Kananook Creek Walking Trail
Point of Difference
Starting near the Frankston Yacht Club site, follow Kananook Creek along the 7.5km walking trail, through urban Frankston and Long Island, into the peace and serenity of rural Seaford and Carrum. Trains at Seaford or Carrum can return you to Frankston.
Rising in the Carrum Swamp and some 12 kilometres long, Kananook Creek has for millennia been an integral feature of the Frankston region. The Boonerwrung people knew it as a reliable source of water and fish, and, when the annual spawning of eels occurred, would meet on the hills overlooking its banks, conducting trade and holding ceremonies. First explored by Europeans from the schooner Cumberland in 1803, the creek was also known as the Tangenong or Carronyulk before the name Kananook was settled on (there are conflicting theories as to the meaning of this name).
This site where the Kananook meets the bay has altered dramatically over the years. Originally, it doubled back on itself for some distance before joining the salt water, but as can be seen in James A. Turner’s painting, a calm-water refuge had already been engineered by 1888 to allow safe refuge for fishing boats. Peter Ingram Cox’s view of the creek’s mouth features a bridge the stood for many years in the mid-20th century. The inclusion by both artists of the many boats is also an important historical point, for boat building was an important local industry for many years.

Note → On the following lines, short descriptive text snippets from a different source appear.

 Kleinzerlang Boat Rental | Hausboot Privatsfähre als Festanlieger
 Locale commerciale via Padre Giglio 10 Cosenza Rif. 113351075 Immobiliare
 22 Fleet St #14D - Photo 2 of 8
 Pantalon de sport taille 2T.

The first suspension bridge over the creek was built in 1875 by Mark Young, host of the Pier Hotel, to allow his patrons easy access to the sea-baths he owned. With the appearance of other guest houses backing on to the creek, further bridges were built at Fiocci and Allawah avenues, with a more substantial timber example constructed at the entrance to Long Island, now known as Mile Bridge (where the ghost of a young girl was once rumoured to haunt).
In a series of intimate etchings made between 1944 and 1971, local artist John Farmer captured some of the creek’s quite nooks. Another resident, novelist Myra Morris, also painted here. Her painting Foreshore, Frankston (1930s) shows the scene at the end of Davey Street, and depicts the bridge crossing the creek there. Using this painting as a reference, her nephew Rick Amor recreated the composition in The Beach 1995; however, both artists have tinkered with reality, as the sea cannot actually be seen from the same vantage point.
With the recent redevelopment of the foreshore, including a new bridge designed by Aspect Pty Ltd, Frankston City Council commissioned the artist-poet Evangelos Sakaris to create a public artwork responding to the site. Text from his evocative and image-laden poem I, Kananook 2006 can be found inscribed along the uprights now delineating the mouth of the creek.